Do this -
Exactly reproduce the line containing "When you look" together with every line after it, through the end of the entries, and give nothing more.

Start of Supplied records

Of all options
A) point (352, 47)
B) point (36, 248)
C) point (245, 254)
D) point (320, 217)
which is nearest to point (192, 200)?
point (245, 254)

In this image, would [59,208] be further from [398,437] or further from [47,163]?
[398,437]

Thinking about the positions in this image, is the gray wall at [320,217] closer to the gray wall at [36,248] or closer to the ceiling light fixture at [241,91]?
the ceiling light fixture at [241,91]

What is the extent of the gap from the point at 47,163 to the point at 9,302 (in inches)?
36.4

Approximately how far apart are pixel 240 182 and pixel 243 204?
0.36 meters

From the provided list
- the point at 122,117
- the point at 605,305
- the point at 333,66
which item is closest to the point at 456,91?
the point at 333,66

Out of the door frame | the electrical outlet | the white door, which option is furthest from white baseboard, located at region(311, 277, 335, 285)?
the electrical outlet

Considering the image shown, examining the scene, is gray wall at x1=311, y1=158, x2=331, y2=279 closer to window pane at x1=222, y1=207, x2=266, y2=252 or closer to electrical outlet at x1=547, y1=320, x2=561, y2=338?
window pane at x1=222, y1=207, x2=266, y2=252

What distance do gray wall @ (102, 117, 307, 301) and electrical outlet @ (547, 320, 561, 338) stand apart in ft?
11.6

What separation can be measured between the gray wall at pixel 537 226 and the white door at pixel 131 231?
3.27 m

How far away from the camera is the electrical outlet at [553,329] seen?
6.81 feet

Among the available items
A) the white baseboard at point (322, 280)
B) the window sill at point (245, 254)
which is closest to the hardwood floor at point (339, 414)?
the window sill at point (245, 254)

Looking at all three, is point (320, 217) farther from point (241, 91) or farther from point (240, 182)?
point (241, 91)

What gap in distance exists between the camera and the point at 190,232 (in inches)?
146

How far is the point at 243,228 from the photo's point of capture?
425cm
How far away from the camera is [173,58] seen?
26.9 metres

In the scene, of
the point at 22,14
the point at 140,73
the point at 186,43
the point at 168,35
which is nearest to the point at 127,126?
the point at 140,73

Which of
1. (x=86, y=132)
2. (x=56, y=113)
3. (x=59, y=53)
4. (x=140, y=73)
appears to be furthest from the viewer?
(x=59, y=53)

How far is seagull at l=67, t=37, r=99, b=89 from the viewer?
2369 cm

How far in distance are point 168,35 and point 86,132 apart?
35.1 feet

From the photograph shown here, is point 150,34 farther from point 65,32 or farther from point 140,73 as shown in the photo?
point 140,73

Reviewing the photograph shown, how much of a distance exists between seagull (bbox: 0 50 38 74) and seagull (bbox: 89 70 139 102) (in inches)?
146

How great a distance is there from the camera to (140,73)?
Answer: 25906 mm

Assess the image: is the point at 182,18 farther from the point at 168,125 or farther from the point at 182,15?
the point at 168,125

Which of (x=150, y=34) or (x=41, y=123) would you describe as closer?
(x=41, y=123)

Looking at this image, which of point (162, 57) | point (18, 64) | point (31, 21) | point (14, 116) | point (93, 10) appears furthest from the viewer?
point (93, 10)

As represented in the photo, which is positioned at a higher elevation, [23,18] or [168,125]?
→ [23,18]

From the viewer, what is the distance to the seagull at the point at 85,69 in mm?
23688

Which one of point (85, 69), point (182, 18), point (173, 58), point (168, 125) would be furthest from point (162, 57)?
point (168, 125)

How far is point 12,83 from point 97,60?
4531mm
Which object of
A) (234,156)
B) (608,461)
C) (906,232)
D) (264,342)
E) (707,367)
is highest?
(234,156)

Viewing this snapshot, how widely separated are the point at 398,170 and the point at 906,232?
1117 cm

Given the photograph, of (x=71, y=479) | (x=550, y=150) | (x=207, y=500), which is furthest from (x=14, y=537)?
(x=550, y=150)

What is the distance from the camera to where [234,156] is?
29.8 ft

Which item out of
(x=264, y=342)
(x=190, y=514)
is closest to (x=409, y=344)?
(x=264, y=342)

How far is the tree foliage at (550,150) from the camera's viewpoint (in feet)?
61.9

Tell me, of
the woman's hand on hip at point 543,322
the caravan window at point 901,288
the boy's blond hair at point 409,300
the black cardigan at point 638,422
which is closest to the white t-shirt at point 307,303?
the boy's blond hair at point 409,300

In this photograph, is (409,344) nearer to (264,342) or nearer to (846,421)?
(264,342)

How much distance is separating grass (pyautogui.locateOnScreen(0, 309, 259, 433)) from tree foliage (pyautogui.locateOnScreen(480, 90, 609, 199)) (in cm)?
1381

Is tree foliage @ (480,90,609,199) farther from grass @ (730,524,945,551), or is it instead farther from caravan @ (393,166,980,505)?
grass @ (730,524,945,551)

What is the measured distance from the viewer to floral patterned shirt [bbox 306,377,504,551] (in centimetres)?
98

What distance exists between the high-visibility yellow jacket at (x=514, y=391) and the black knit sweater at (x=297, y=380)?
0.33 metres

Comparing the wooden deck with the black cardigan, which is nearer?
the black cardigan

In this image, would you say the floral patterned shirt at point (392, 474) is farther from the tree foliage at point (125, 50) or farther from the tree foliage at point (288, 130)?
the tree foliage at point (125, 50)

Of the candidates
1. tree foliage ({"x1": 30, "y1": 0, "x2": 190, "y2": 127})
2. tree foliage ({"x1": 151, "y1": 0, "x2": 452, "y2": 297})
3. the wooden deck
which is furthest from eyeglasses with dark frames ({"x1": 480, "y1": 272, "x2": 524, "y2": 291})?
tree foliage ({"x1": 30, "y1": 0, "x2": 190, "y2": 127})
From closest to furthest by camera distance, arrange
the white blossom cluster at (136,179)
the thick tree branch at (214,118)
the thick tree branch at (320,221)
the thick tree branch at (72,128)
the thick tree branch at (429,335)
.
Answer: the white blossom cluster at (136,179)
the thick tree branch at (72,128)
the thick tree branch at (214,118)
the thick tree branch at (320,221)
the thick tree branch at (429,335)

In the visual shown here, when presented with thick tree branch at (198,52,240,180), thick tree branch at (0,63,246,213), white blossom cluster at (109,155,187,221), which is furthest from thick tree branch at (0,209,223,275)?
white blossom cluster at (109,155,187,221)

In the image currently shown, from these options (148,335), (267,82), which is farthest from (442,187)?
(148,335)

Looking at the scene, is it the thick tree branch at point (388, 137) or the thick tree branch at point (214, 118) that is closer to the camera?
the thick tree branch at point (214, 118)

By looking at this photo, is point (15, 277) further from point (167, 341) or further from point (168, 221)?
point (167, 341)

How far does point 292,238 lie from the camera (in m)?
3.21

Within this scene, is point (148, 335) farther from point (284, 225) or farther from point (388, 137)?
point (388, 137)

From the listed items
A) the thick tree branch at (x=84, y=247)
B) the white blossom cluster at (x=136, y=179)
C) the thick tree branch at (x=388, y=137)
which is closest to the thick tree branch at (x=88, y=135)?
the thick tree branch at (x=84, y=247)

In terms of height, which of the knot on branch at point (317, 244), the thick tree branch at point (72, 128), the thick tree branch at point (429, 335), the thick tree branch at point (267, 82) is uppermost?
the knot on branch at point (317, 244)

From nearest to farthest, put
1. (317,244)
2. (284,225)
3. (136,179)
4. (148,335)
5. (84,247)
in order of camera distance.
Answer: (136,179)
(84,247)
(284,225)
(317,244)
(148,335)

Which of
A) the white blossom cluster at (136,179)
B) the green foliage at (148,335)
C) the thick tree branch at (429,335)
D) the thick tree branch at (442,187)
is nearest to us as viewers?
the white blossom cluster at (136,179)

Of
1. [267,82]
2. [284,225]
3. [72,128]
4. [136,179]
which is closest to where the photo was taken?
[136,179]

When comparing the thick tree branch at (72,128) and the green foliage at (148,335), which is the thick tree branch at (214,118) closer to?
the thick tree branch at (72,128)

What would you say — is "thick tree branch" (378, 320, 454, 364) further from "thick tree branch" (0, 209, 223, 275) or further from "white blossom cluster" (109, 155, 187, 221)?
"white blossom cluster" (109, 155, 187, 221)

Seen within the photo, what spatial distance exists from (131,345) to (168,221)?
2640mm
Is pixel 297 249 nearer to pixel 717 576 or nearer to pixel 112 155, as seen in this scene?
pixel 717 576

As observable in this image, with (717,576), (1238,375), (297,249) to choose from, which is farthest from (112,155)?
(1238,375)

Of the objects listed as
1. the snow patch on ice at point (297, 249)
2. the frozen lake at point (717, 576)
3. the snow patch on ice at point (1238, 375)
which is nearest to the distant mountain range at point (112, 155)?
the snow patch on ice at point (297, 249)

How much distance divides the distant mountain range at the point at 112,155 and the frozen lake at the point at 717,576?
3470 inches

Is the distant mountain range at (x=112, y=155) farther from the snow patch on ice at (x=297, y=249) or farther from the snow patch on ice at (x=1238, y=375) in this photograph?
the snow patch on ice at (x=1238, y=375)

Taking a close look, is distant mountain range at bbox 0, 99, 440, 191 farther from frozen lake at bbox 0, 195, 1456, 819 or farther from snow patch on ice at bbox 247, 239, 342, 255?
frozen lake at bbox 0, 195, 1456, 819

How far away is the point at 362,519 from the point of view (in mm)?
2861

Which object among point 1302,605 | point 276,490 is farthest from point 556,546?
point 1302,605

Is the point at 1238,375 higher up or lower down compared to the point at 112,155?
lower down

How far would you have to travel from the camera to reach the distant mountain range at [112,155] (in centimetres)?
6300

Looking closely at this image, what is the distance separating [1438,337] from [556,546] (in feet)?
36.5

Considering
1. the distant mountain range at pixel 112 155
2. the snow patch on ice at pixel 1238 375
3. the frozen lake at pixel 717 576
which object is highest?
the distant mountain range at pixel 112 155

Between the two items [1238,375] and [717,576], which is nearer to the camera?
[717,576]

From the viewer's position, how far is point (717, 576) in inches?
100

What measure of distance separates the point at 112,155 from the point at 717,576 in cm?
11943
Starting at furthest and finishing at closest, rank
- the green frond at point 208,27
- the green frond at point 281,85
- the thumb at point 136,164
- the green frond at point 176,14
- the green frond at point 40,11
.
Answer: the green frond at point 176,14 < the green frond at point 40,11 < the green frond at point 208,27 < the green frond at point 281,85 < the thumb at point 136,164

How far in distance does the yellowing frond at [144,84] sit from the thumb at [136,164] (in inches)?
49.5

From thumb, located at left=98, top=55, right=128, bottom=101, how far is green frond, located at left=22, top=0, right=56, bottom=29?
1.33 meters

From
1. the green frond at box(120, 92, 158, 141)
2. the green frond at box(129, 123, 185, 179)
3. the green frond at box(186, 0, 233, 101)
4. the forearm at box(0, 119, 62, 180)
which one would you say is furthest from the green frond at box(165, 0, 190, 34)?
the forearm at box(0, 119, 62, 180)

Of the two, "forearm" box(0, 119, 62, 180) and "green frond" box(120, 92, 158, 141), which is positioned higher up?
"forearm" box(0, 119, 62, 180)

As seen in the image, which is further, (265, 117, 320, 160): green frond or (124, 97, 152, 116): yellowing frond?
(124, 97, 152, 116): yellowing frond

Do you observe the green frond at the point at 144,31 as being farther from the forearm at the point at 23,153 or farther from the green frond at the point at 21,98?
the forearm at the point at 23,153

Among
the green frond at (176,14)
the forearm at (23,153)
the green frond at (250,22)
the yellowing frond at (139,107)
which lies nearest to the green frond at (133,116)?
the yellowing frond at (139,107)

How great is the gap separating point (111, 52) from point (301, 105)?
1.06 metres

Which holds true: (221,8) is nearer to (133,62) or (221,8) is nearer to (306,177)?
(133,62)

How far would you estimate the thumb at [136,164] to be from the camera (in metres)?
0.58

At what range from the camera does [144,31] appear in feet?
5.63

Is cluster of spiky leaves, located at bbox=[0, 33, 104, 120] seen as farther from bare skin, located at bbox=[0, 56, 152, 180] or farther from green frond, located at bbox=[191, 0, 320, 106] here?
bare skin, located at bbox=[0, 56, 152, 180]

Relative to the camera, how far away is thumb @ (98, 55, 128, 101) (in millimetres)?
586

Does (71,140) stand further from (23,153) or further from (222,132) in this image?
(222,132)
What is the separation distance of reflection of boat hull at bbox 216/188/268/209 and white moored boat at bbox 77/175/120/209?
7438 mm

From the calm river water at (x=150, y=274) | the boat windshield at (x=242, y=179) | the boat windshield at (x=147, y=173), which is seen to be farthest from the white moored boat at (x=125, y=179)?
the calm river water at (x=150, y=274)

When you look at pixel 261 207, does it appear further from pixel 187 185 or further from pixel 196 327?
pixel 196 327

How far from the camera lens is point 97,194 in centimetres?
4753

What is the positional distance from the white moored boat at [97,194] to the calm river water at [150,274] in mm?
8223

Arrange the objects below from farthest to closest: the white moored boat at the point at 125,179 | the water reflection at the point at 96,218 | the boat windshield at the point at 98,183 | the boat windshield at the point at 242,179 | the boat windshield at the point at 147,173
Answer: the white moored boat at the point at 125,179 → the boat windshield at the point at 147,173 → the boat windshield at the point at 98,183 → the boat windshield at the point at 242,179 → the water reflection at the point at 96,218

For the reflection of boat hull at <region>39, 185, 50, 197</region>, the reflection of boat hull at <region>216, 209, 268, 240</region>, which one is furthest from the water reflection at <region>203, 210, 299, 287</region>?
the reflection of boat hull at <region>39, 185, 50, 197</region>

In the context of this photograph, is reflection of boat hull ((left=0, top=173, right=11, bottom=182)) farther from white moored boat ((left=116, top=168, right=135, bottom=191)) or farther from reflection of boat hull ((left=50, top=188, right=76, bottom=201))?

End of Supplied records

Response -
When you look at pixel 261 207, does it appear further from pixel 187 185 or further from pixel 196 327?
pixel 196 327

How far from the camera lens is point 97,194 in centimetres?
4753

What is the positional distance from the white moored boat at [97,194] to the calm river water at [150,274] in mm?
8223

Arrange the objects below from farthest to closest: the white moored boat at the point at 125,179 | the water reflection at the point at 96,218 | the boat windshield at the point at 98,183 | the boat windshield at the point at 242,179 | the boat windshield at the point at 147,173
Answer: the white moored boat at the point at 125,179 → the boat windshield at the point at 147,173 → the boat windshield at the point at 98,183 → the boat windshield at the point at 242,179 → the water reflection at the point at 96,218

For the reflection of boat hull at <region>39, 185, 50, 197</region>, the reflection of boat hull at <region>216, 209, 268, 240</region>, which one is furthest from the water reflection at <region>203, 210, 299, 287</region>?
the reflection of boat hull at <region>39, 185, 50, 197</region>

In the context of this photograph, is reflection of boat hull ((left=0, top=173, right=11, bottom=182)) farther from white moored boat ((left=116, top=168, right=135, bottom=191)) or farther from reflection of boat hull ((left=50, top=188, right=76, bottom=201))?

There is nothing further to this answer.